Não mais subsiste o juiz como a boca da lei principalmente porque o contexto em que vivemos é bem diferente daquele em fora concebida.

Em face da impossibilidade de substituir a magistratura já que é classe altamente técnica, a maneira encontrada fora domesticá-la de forma a impedir que julgasse em sentido contrário aos ideais da revolução francesa foi aplicar o sistema de separação de poderes, baseando-se em Platão, mas tornando o judiciário um poder nulo, a quem caberia somente declarar a vontade da lei, criada pela burguesia que então passava a deter o poder. (In: Merryman, John H. La tradición romano-canônica. México: Fondo de Cultura Economica, 1994).

A partir daí, estruturou-se o Estado Liberal pelos direitos fundamentais, concebidos como esferas de autonomia a preservar e impedir a ampla intervenção do Estado, pela divisão de poderes, assegurando o predomínio do legislativo, o império da lei e pelo princípio da legalidade, e da força social que o hegemoniza, ou seja, a burguesia.

Nesse sentido, o direito era identificado pela lei e sua titularidade era exclusiva do legislador, o qual apareceria como únicos protagonistas da juridicidade com preterição e quase um sacerdotal sacrifício do juiz, que nada mais era do que a boca da lei.

*-*-*

- Tarefa proposta A
Atualize o trecho do texto sobre o juiz como boca da lei que começa nas palavras "Nesse sentido, o" e vai até "boca da lei.", incluindo as duas, trocando "legislador" por "parlamento".

- Dados exibidos

*-*-*

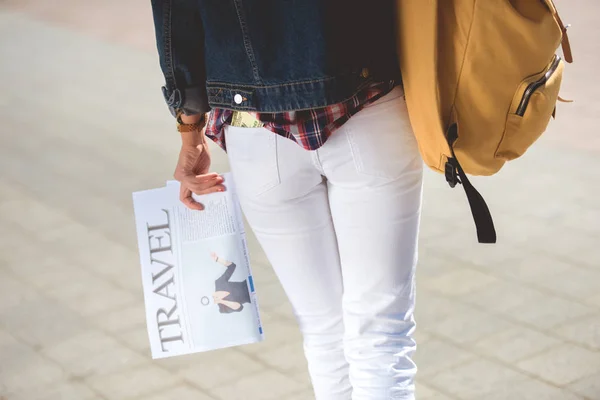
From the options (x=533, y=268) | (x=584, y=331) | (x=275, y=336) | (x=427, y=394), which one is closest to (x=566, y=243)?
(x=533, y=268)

*-*-*

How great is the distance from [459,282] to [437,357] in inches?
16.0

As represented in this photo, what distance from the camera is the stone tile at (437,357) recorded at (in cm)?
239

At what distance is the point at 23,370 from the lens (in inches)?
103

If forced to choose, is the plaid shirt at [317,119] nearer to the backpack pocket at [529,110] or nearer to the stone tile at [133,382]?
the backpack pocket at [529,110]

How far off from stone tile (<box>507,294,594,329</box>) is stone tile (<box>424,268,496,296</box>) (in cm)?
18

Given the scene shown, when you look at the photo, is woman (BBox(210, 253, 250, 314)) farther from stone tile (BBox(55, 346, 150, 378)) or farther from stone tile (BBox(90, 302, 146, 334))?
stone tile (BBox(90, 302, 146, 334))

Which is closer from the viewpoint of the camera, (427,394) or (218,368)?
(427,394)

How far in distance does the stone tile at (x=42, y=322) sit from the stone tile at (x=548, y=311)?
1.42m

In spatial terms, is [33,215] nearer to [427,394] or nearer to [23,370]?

*-*-*

- Tarefa proposta B
Monte uma tabela em Markdown com as colunas Nº e Linha para as entradas, começando na linha que contém "As represented in" e terminando na linha que contém "In spatial terms, is", incluindo as duas. Deixe de fora as linhas em branco.

- Resposta completa A
Nesse sentido, o direito era identificado pela lei e sua titularidade era exclusiva do parlamento, o qual apareceria como únicos protagonistas da juridicidade com preterição e quase um sacerdotal sacrifício do juiz, que nada mais era do que a boca da lei.

- Resposta completa B
| Nº | Linha |
|---|---|
| 1 | As represented in this photo, what distance from the camera is the stone tile at (437,357) recorded at (in cm)? |
| 2 | 239 |
| 3 | At what distance is the point at 23,370 from the lens (in inches)? |
| 4 | 103 |
| 5 | If forced to choose, is the plaid shirt at [317,119] nearer to the backpack pocket at [529,110] or nearer to the stone tile at [133,382]? |
| 6 | the backpack pocket at [529,110] |
| 7 | How far off from stone tile (<box>507,294,594,329</box>) is stone tile (<box>424,268,496,296</box>) (in cm)? |
| 8 | 18 |
| 9 | Given the scene shown, when you look at the photo, is woman (BBox(210, 253, 250, 314)) farther from stone tile (BBox(55, 346, 150, 378)) or farther from stone tile (BBox(90, 302, 146, 334))? |
| 10 | stone tile (BBox(90, 302, 146, 334)) |
| 11 | Which is closer from the viewpoint of the camera, (427,394) or (218,368)? |
| 12 | (427,394) |
| 13 | How far in distance does the stone tile at (x=42, y=322) sit from the stone tile at (x=548, y=311)? |
| 14 | 1.42m |
| 15 | In spatial terms, is [33,215] nearer to [427,394] or nearer to [23,370]? |